Fixe, forfaitaire, net d’impôt : tout est dit. Le concessionnaire sait en 2021 que cet article va lui rapporter en 2033 55 millions d’euros, et ce quoi qu’il arrive. On peut se demander s’il n’y a pas là une ristourne déguisée puisque l’annexe FL1 parle d’une opération à 130 millions d’euros, ce qui au final permet au concessionnaire de réaliser une économie substantielle.
Article 39
Toujours sur ces futurs péages à flux libre, l’état sort le bâton : « En cas de non-respect par la société concessionnaire de l’une des dates résultant de l’application de l’article 9.9 du présent cahier des charges, l’autorité concédante peut exiger de celle-ci (…) le versement d’une pénalité journalière. »
Cela reste toutefois un bâton en plastique mou car « Le montant de la pénalité par jour de retard ne peut être supérieur à 7 500 € valeur juillet 2018. » C’est quand même une somme car cela représente 225 000 Euros par mois. Mais sans doute l’état a t-il quand même des remords car « Le montant cumulé(…) ne pourra excéder 1 350 000 € (…). » soit 6 mois de retard.
Pour résumer ce que j’ai compris de ce douzième avenant entre la SAPN et l’état.
- Le concesionnaire pourra mettre en place un système de « péage à flux libre ».
- Comme il s’agit d’une expérimentation seules les pertes économiques seront partagées avec l’état mais pas les bénéfices.

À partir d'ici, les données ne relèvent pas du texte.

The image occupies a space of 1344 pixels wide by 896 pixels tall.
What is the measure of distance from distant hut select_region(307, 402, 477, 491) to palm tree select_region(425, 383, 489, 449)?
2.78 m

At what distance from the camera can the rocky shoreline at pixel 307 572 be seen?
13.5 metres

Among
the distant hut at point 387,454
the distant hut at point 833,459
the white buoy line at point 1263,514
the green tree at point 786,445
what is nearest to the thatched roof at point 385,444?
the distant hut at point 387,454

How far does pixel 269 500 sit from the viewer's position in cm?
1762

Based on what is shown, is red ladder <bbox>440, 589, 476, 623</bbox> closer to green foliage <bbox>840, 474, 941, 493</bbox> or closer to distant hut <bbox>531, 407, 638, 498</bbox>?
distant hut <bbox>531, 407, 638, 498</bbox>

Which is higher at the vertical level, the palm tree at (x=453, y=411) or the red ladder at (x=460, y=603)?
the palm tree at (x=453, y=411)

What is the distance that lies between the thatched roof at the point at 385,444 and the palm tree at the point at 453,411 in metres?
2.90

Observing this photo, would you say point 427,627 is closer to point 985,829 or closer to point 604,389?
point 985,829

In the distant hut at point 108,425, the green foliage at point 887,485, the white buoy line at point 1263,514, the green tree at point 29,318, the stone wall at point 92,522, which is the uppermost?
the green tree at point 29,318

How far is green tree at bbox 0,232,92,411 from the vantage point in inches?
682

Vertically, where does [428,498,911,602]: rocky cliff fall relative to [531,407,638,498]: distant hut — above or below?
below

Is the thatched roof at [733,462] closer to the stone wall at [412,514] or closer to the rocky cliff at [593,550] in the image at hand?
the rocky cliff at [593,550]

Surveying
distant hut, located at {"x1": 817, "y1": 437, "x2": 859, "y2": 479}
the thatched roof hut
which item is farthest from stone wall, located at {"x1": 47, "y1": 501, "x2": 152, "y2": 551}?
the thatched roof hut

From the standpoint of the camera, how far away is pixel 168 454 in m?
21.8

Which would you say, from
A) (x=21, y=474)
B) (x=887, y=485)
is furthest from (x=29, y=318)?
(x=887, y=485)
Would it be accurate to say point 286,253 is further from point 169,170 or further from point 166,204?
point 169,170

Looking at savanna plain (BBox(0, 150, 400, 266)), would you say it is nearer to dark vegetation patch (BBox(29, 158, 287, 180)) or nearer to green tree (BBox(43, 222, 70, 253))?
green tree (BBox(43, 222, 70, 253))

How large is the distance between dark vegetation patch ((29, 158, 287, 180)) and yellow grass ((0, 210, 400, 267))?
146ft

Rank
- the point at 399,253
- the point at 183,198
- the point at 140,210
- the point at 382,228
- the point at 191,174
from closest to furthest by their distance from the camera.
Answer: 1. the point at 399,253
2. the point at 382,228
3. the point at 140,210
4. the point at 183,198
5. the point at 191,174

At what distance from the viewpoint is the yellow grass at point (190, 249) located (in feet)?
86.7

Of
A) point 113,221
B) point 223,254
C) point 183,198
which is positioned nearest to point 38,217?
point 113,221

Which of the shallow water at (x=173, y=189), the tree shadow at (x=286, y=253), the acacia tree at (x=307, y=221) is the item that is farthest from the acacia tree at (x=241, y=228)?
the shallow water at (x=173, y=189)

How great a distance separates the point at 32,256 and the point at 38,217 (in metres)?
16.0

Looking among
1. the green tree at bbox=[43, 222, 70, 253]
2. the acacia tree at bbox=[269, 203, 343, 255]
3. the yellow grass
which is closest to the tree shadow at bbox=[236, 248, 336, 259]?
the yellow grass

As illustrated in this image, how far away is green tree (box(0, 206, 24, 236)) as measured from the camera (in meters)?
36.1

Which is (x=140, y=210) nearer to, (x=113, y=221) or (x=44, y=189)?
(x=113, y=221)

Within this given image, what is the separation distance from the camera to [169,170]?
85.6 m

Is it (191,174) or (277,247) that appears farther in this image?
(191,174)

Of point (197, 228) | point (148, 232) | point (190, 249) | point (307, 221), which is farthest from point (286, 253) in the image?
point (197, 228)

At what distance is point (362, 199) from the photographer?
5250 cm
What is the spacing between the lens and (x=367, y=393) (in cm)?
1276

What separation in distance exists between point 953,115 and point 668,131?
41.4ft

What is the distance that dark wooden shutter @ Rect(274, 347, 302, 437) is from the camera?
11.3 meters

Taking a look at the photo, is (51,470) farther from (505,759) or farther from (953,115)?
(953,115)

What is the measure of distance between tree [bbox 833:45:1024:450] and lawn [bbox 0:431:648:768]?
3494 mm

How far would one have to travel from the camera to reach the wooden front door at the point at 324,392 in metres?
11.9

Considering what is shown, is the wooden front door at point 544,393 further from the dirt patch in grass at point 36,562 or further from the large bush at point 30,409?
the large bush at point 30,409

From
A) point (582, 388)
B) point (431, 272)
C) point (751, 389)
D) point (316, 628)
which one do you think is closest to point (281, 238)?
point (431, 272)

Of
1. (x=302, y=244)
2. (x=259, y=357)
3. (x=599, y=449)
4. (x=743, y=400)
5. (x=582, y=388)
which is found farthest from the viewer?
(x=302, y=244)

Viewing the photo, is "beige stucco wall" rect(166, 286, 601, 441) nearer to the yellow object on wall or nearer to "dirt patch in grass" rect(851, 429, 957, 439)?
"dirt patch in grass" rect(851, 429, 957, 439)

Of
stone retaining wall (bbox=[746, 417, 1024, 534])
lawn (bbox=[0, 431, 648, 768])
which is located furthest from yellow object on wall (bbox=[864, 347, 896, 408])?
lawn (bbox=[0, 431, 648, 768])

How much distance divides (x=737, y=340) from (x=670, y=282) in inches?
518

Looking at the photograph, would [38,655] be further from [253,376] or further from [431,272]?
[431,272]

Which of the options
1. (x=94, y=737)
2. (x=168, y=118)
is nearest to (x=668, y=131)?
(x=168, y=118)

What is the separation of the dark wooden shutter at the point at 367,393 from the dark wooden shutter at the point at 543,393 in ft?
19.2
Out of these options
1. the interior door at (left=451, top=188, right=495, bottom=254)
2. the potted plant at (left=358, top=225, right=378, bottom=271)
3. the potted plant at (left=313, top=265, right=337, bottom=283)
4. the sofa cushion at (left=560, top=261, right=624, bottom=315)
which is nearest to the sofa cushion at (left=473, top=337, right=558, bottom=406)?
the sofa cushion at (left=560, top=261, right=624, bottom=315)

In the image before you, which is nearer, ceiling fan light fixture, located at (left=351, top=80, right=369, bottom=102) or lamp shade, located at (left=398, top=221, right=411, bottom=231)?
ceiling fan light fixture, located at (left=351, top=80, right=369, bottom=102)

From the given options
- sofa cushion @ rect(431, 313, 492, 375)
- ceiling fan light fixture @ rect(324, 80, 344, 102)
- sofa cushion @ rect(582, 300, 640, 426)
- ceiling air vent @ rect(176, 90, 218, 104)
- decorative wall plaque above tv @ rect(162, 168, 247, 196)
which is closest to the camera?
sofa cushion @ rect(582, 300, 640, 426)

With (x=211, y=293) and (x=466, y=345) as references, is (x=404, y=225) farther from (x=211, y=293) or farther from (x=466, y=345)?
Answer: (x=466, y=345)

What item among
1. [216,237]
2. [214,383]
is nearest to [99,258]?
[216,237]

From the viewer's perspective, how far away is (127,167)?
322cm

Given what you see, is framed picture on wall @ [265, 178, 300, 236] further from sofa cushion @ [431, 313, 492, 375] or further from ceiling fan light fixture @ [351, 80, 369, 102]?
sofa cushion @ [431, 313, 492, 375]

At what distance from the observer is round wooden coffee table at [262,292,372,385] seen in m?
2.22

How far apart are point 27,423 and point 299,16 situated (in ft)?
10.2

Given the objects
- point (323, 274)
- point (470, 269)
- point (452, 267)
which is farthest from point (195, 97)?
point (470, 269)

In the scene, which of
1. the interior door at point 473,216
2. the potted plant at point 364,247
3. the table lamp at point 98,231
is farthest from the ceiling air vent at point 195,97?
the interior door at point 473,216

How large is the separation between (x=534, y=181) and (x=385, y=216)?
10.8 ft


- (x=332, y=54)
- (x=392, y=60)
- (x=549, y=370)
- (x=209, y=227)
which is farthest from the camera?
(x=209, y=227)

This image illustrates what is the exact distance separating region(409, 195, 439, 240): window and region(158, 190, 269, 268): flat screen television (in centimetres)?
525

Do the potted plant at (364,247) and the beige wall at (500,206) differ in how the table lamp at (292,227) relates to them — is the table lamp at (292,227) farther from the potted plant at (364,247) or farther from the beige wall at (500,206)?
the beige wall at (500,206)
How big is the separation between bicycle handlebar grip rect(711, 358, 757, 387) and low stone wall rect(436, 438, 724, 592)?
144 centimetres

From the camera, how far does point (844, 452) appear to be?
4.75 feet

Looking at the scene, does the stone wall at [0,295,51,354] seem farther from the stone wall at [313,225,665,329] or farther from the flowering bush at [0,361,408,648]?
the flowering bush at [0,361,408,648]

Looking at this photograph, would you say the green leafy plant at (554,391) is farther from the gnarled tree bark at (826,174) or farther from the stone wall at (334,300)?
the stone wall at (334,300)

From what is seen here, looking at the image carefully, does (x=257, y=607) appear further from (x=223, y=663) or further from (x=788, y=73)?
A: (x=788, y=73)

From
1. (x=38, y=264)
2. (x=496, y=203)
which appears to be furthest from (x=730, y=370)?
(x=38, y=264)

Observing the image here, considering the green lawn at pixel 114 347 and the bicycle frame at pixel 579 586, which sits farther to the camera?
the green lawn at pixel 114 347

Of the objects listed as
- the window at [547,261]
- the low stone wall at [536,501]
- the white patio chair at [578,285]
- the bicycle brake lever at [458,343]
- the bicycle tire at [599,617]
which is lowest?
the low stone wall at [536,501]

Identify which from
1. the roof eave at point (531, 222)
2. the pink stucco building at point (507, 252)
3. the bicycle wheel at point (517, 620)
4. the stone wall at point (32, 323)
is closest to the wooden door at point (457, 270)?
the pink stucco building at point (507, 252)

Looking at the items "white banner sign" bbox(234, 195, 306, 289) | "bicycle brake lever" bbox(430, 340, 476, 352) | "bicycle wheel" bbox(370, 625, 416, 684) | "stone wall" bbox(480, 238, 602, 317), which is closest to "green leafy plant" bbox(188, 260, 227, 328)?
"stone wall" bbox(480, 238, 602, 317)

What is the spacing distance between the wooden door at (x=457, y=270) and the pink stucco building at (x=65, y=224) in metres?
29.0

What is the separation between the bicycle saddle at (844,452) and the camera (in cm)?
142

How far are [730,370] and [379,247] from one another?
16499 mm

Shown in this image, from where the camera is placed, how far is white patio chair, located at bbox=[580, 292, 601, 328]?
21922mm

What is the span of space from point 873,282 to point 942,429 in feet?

- Pour la mise en oeuvre de tout ceci la SAPN devra réaliser les investissements nécessaires, et à ses frais. Toutefois, à la fin de la concession en 2033 ces investissements deviendront propriété de l’état, moyennant un prix forfaitaire de 55 milllions d’euros.
- En cas de retard dans la réalisation de ces investissements le concessionnaire paiera 7 500 euros par jour de retard durant 6 mois au maximum.
- Enfin, la SAPN pourra autoriser la construction d’éoliennes et/ou de panneaux photo-voltaïques tout en percevant une redevance dont elle reversera ou pas 30% à l’état.
* féminin implicite et ce depuis que ce blog existe.